Directions: Where the records hold the string "site", show the whole line it sits on.

(Saved data entries)
○ ○ ○ ○ ○

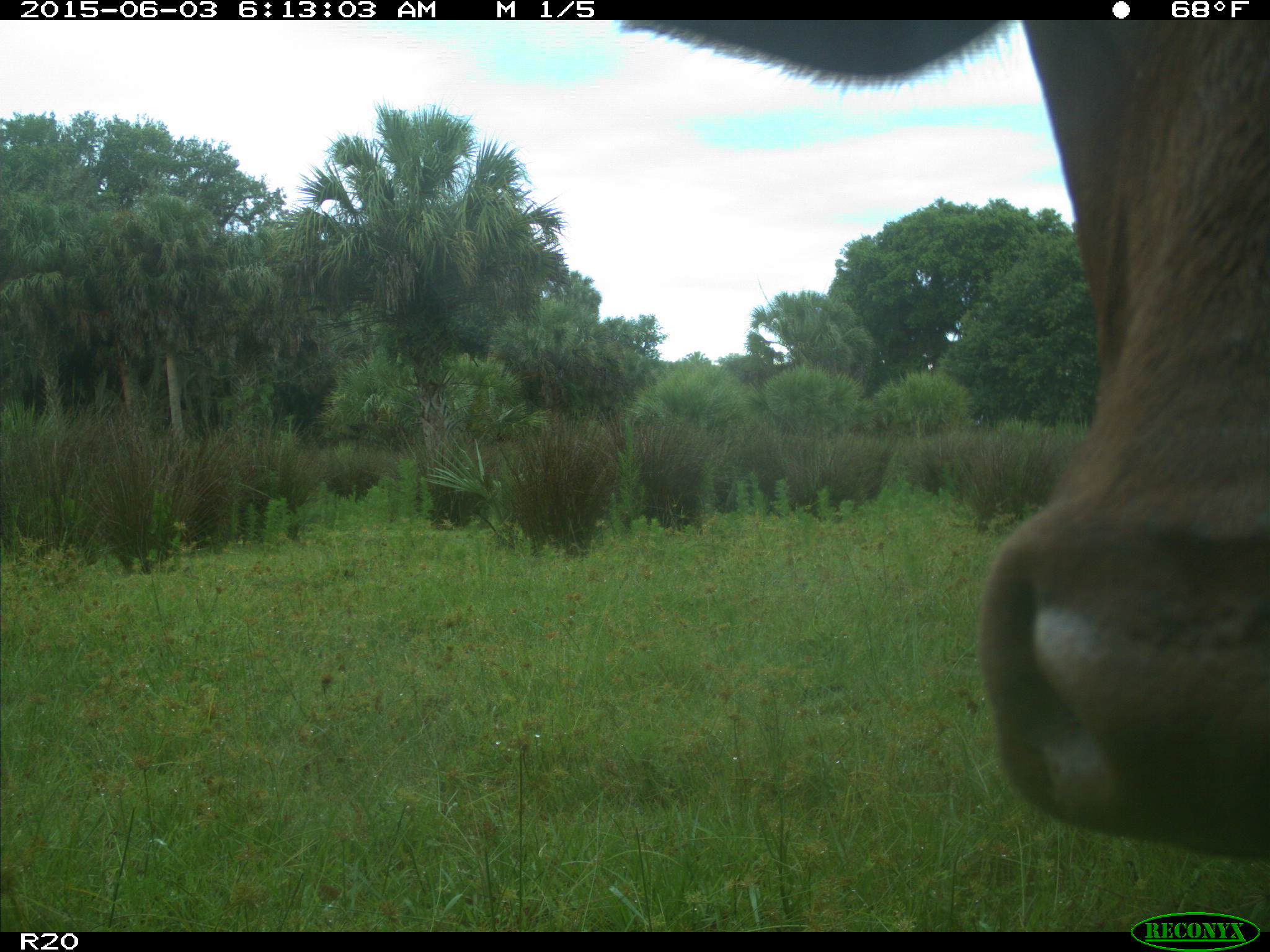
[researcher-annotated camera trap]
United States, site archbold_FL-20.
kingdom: Animalia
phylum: Chordata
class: Mammalia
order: Artiodactyla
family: Bovidae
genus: Bos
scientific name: Bos taurus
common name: domestic cow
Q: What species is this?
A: Bos taurus (domestic cow).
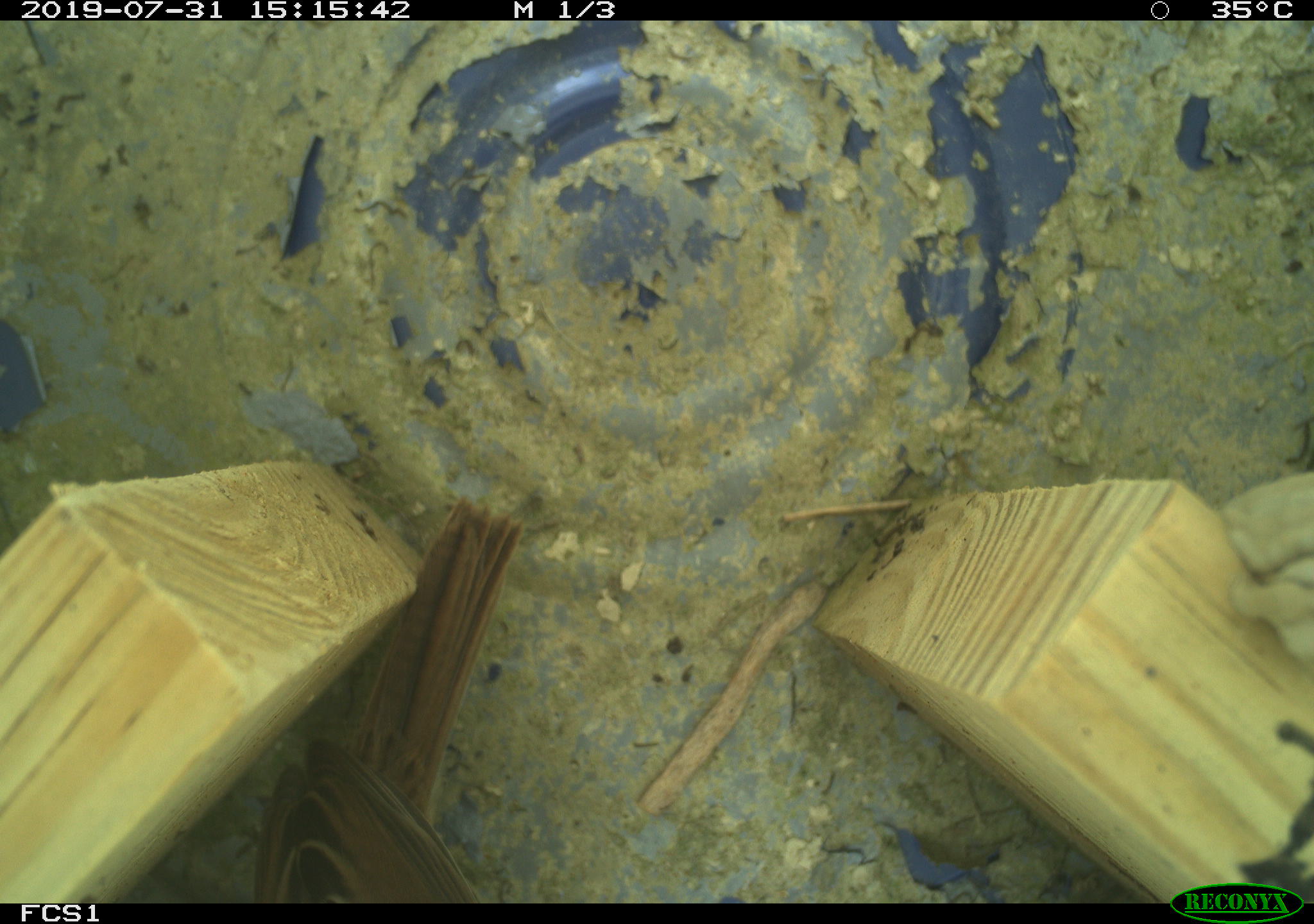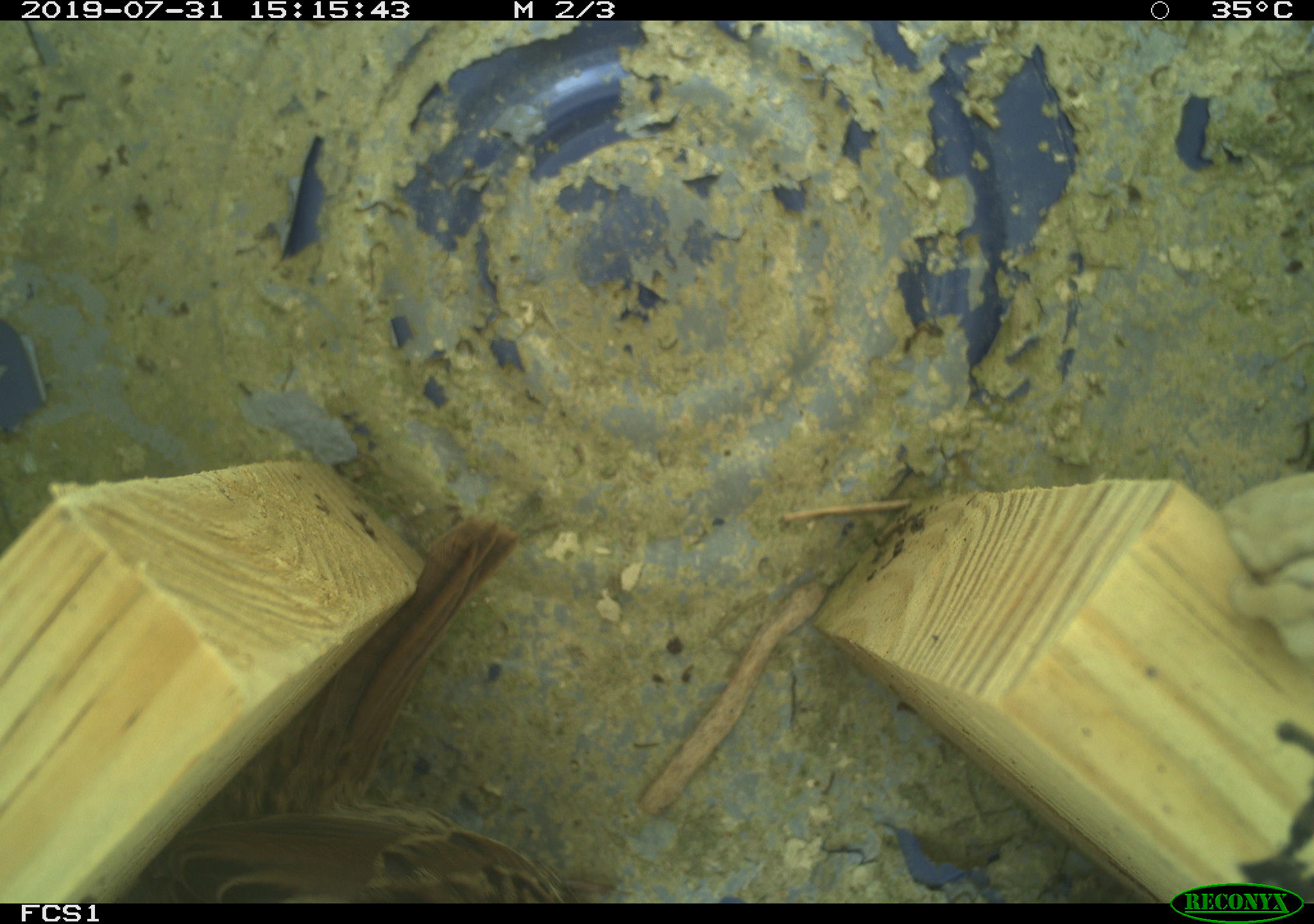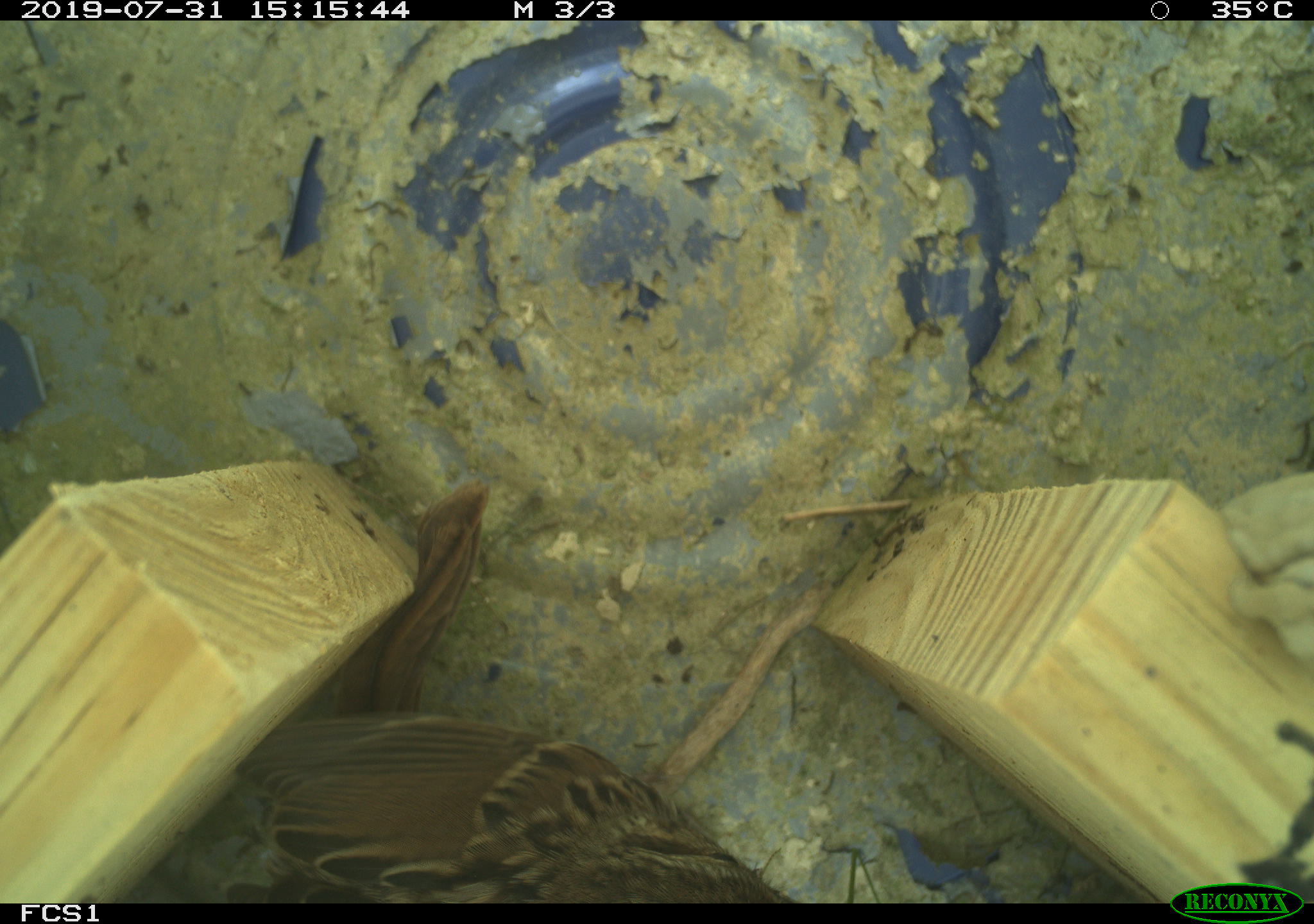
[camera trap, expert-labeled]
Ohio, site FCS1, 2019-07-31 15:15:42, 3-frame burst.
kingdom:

○ ○ ○ ○ ○

Task solution:
United States, site archbold_FL-20.
Ohio, site FCS1, 2019-07-31 15:15:42, 3-frame burst.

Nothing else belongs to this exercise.